Tomando asiento en el sofá, saqué a mi nieta de la Bjorn y la estreché entre mis brazos. Ella estaba bicheando, y yo sentía la bajada de leche a pesar de que la mía estaba seca desde hacía meses. Era una sensación fantasma, pero mi instinto maternal se puso en marcha y la enganché al pecho. En realidad, no me lo pensé. Ella se arrimó, yo le ofrecí y ella aceptó. A los pocos minutos estaba profundamente dormida.
Mi marido entró en el salón y se sorprendió al ver a mi nieta felizmente dormida. Me preguntó si estaba bien hacer eso, y no se me ocurrió ninguna razón por la que no lo estuviera. Todos mis hijos habían amamantado cómodamente. Estaba acostumbrada a ser un chupete humano, y estaba segura de que mi hija estaría encantada de que calmara a su bebé por cualquier medio.
Y lo estaba. Cuando llegó a recoger al bebé, le conté toda la historia, y nos reímos del asunto.

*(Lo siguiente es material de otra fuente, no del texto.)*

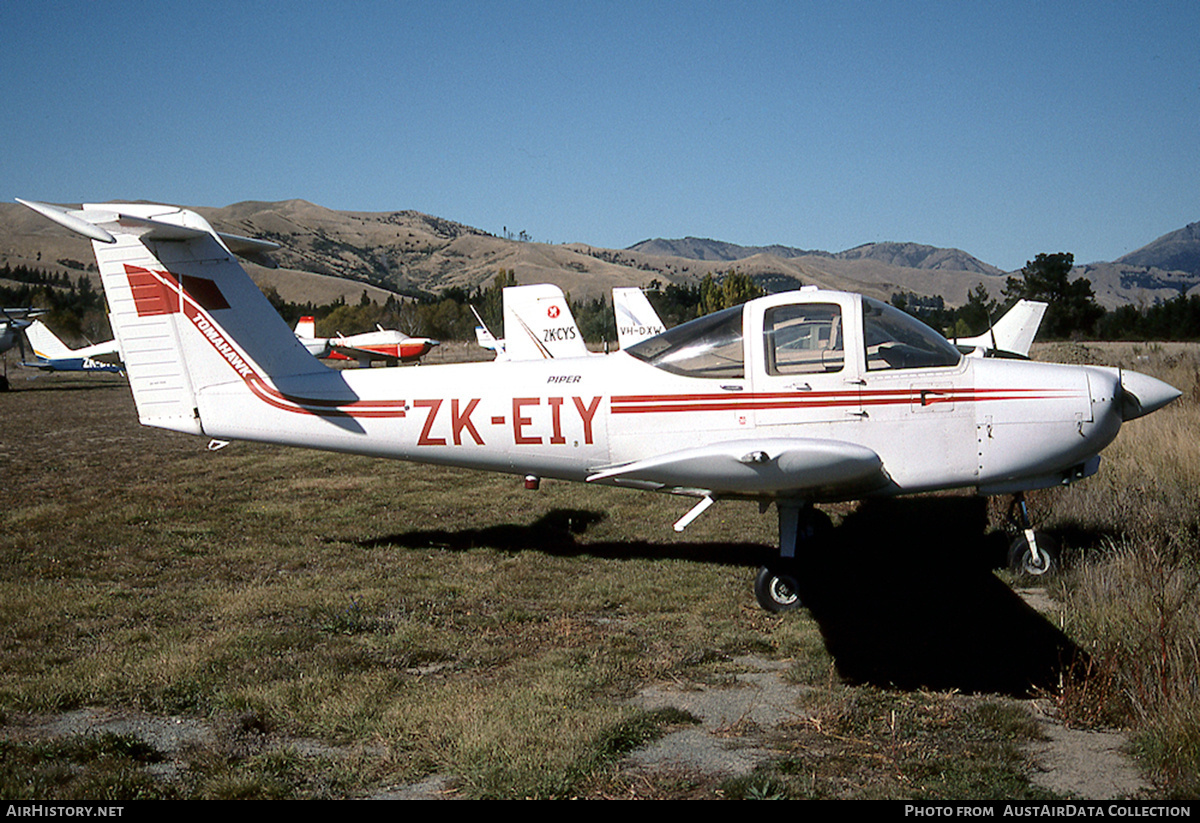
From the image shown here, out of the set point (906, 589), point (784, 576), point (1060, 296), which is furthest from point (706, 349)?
point (1060, 296)

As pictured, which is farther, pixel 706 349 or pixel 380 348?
pixel 380 348

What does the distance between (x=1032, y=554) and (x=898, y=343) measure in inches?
89.4

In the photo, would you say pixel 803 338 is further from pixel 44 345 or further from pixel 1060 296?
pixel 1060 296

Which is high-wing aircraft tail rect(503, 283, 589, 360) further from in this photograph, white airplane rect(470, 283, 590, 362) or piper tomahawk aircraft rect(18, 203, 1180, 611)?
piper tomahawk aircraft rect(18, 203, 1180, 611)

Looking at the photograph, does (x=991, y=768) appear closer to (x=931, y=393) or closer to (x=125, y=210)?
(x=931, y=393)

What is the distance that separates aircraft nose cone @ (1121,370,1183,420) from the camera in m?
5.82

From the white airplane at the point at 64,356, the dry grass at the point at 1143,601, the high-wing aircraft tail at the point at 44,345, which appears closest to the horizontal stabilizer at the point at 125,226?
the dry grass at the point at 1143,601

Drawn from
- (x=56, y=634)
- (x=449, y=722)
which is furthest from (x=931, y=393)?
(x=56, y=634)

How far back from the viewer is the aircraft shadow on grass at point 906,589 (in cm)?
489

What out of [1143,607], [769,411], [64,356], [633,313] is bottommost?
[1143,607]

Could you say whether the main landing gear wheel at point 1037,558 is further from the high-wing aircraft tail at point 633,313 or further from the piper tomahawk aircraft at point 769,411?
the high-wing aircraft tail at point 633,313

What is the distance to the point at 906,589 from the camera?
21.3ft

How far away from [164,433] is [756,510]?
1514 cm

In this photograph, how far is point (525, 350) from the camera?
16812mm
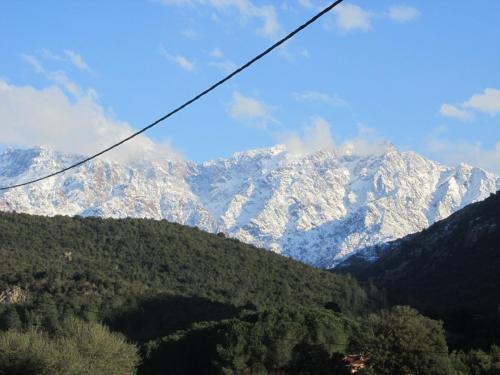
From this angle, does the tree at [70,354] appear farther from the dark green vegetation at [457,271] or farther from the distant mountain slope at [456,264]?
the distant mountain slope at [456,264]

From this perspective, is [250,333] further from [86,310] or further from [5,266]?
[5,266]

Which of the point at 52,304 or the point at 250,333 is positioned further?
the point at 52,304

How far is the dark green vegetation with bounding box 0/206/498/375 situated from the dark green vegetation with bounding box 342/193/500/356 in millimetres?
11390

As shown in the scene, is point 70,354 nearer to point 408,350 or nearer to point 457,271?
point 408,350

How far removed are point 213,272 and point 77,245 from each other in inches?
1151

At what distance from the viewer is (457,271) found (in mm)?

«No me importa si no lo haces», me dijo.
No me importó en absoluto.
Desde entonces he cuidado de mi nieta varias veces, y cada vez, ha necesitado un pecho. Entiendo que para algunos esto se vea como algo controvertido, pero la verdad, me da igual. Quiero a mi hija y a mi nieta y seguiré haciendo todo lo que pueda para ayudarlas a ambas, incluso la lactancia en seco.